§ Dataset rows:
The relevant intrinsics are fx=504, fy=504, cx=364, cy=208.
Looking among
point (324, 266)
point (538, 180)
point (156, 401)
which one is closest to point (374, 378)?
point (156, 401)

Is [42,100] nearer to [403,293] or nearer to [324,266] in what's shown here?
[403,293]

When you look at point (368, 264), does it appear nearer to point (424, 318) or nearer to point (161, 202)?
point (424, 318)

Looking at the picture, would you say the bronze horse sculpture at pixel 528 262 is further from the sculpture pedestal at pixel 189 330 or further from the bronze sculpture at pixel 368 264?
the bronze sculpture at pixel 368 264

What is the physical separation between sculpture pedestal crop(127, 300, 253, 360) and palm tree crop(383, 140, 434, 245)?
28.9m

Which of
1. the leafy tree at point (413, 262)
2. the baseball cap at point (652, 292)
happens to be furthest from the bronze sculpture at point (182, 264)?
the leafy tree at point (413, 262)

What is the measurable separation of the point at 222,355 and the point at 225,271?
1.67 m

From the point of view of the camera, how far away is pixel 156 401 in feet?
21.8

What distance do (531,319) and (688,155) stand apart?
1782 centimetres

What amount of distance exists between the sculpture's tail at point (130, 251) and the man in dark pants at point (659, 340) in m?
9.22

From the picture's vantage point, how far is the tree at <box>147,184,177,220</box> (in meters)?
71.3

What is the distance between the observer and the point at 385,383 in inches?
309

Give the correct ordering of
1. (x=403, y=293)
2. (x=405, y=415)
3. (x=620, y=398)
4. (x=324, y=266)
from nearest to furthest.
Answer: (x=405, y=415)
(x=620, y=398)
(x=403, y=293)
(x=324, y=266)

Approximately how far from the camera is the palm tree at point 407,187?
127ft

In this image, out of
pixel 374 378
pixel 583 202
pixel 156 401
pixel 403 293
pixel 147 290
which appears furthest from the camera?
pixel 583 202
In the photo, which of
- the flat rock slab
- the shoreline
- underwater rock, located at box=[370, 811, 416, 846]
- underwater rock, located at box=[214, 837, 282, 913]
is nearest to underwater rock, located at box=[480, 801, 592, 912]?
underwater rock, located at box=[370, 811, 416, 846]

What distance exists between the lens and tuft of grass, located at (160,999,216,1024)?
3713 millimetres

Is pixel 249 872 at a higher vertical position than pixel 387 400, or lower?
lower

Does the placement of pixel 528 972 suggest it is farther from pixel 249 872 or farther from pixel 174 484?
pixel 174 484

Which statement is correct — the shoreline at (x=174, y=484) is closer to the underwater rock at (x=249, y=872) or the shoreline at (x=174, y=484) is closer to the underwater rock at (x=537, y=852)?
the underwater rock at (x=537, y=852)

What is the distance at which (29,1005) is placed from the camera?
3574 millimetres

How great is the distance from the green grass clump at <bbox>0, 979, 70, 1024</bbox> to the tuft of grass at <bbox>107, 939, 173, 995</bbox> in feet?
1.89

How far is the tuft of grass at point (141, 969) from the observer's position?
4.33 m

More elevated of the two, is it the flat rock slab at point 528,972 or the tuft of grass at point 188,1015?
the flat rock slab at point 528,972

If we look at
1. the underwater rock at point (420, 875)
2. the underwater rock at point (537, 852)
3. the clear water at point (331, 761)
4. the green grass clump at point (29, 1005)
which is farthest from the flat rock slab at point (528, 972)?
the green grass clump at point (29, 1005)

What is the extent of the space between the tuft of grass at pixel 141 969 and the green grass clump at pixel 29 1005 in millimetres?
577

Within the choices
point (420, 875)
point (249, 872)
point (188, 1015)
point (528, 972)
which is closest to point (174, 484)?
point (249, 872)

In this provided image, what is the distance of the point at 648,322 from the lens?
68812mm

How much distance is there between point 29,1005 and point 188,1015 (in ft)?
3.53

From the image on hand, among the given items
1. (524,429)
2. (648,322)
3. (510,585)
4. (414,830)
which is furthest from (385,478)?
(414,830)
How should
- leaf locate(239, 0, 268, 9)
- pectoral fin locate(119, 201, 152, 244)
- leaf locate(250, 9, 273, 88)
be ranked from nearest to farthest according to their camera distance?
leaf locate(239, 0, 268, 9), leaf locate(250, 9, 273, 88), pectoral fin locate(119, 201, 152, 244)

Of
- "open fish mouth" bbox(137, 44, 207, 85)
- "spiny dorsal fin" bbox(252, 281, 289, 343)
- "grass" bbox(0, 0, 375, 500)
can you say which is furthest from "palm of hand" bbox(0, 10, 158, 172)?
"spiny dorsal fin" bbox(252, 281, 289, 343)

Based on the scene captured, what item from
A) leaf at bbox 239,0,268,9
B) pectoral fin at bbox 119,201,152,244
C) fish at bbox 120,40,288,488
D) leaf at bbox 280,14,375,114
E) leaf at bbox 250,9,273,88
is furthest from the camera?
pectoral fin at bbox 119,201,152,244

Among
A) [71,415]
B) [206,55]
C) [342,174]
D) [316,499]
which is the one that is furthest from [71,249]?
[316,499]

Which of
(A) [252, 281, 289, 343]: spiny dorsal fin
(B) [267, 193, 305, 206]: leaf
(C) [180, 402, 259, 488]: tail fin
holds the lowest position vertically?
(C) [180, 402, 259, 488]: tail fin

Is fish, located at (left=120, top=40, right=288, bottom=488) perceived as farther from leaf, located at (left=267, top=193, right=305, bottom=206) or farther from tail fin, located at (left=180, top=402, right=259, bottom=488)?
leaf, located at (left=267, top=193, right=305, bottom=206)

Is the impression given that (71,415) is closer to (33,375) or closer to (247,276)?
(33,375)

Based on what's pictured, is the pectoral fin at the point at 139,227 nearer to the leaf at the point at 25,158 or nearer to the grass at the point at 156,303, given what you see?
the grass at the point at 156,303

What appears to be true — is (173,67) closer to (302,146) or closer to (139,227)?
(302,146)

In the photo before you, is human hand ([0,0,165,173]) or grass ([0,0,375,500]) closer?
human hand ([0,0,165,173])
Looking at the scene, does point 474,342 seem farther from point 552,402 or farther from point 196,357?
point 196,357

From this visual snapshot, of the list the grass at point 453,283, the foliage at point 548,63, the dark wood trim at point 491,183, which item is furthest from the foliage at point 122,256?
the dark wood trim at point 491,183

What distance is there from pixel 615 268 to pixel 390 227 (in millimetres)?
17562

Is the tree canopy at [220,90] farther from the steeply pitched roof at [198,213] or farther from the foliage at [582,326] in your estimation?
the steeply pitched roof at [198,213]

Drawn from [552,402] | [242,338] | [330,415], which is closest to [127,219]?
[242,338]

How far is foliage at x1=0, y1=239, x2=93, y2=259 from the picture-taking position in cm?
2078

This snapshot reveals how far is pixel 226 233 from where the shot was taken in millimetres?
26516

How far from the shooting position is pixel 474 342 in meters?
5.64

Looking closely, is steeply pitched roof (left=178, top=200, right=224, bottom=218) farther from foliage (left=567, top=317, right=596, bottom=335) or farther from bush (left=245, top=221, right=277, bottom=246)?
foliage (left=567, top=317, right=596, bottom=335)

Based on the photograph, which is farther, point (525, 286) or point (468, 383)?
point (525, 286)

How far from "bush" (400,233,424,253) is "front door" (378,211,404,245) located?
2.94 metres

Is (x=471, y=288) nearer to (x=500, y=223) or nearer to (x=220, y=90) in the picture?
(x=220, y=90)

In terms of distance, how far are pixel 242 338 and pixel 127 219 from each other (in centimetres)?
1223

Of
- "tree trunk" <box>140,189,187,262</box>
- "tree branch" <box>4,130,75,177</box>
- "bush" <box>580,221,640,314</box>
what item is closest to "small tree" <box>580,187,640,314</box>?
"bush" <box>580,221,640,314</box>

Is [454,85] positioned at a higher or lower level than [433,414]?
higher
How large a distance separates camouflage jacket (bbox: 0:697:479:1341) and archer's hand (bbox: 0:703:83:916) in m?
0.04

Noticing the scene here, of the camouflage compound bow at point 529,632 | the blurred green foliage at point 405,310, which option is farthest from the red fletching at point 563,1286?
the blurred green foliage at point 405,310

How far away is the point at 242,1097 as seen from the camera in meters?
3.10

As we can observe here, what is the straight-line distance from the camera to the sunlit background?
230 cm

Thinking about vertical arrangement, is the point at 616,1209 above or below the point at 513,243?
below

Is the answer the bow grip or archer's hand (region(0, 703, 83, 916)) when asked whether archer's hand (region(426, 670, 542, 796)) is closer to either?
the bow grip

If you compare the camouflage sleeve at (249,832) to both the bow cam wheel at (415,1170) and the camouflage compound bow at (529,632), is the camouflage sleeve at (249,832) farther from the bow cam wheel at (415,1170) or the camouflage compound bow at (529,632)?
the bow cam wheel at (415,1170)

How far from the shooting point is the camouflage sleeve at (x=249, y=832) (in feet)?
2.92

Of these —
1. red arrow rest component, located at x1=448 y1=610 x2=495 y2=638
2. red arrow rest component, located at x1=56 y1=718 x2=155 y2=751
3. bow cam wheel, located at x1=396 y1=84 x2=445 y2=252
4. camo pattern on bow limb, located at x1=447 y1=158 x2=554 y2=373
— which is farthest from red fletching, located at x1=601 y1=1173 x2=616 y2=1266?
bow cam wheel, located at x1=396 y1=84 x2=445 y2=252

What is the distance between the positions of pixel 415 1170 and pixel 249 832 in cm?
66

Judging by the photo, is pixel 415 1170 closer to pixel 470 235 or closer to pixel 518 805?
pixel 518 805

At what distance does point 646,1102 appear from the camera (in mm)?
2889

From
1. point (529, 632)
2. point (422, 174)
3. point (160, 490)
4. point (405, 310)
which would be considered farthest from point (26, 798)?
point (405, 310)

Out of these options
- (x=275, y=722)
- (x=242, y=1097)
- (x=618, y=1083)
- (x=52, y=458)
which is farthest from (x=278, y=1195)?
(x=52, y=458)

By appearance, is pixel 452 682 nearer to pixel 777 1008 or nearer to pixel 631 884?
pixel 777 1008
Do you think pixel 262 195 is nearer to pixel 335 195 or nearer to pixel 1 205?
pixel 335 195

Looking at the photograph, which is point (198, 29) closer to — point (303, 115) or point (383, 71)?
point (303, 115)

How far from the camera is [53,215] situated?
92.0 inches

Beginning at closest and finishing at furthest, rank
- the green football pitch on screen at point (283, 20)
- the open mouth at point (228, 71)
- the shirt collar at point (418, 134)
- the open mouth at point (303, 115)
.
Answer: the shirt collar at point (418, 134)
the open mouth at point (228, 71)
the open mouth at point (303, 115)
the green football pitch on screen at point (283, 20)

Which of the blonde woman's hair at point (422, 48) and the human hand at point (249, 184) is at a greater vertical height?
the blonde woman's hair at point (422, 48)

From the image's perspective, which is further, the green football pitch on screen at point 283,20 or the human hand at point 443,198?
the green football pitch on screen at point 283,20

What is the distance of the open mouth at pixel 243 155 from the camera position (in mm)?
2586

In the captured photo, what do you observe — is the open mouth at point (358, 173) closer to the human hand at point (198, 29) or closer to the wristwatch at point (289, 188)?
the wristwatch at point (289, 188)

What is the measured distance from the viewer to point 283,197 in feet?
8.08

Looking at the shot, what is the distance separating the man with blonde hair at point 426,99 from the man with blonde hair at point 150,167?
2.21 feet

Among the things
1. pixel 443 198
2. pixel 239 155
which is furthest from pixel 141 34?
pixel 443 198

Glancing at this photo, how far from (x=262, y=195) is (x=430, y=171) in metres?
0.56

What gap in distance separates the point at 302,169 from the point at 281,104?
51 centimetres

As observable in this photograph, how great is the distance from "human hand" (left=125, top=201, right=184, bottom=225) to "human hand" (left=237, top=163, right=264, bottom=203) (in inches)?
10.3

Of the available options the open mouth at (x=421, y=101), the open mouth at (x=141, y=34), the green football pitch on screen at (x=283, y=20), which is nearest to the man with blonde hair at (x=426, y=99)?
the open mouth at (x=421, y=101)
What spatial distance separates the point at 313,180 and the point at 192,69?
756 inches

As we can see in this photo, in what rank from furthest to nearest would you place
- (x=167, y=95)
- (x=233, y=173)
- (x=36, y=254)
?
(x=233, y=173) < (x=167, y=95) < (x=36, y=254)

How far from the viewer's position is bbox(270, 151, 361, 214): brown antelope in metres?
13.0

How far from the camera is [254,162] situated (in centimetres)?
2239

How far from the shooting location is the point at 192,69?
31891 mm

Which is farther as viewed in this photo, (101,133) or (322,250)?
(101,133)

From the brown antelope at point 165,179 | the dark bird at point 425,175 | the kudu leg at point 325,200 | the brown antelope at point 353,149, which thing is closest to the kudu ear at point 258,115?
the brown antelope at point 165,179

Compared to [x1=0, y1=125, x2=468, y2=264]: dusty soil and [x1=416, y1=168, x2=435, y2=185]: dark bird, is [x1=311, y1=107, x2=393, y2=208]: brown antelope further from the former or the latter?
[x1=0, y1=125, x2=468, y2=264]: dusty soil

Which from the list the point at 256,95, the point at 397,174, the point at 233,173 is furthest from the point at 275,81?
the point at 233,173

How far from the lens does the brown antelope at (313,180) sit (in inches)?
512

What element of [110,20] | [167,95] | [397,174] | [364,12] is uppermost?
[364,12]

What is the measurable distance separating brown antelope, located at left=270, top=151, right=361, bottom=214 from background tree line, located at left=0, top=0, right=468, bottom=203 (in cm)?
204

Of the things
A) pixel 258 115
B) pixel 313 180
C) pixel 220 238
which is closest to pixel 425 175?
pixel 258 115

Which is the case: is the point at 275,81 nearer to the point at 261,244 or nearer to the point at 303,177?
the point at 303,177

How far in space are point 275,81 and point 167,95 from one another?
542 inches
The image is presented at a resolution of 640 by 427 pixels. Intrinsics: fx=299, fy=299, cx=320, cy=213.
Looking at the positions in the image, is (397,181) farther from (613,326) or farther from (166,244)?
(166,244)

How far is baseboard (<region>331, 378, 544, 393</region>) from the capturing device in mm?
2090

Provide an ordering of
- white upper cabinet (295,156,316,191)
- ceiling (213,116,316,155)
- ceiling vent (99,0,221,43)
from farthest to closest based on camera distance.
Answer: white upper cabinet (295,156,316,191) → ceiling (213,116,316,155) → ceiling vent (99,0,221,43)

§ What is asked:
Update the material from the line containing "How far in space" through the end of the material by replacing "baseboard" with "skirting board", leaving everything else unchanged.

§ The response:
How far in space are point 275,81 and point 167,95 from one another?
542 inches
The image is presented at a resolution of 640 by 427 pixels. Intrinsics: fx=299, fy=299, cx=320, cy=213.
Looking at the positions in the image, is (397,181) farther from (613,326) or farther from (166,244)?
(166,244)

How far is skirting board (<region>331, 378, 544, 393</region>) from the capturing device in mm?
2090

Provide an ordering of
- white upper cabinet (295,156,316,191)
- ceiling (213,116,316,155)
- ceiling vent (99,0,221,43)
from farthest to closest based on camera distance.
Answer: white upper cabinet (295,156,316,191) → ceiling (213,116,316,155) → ceiling vent (99,0,221,43)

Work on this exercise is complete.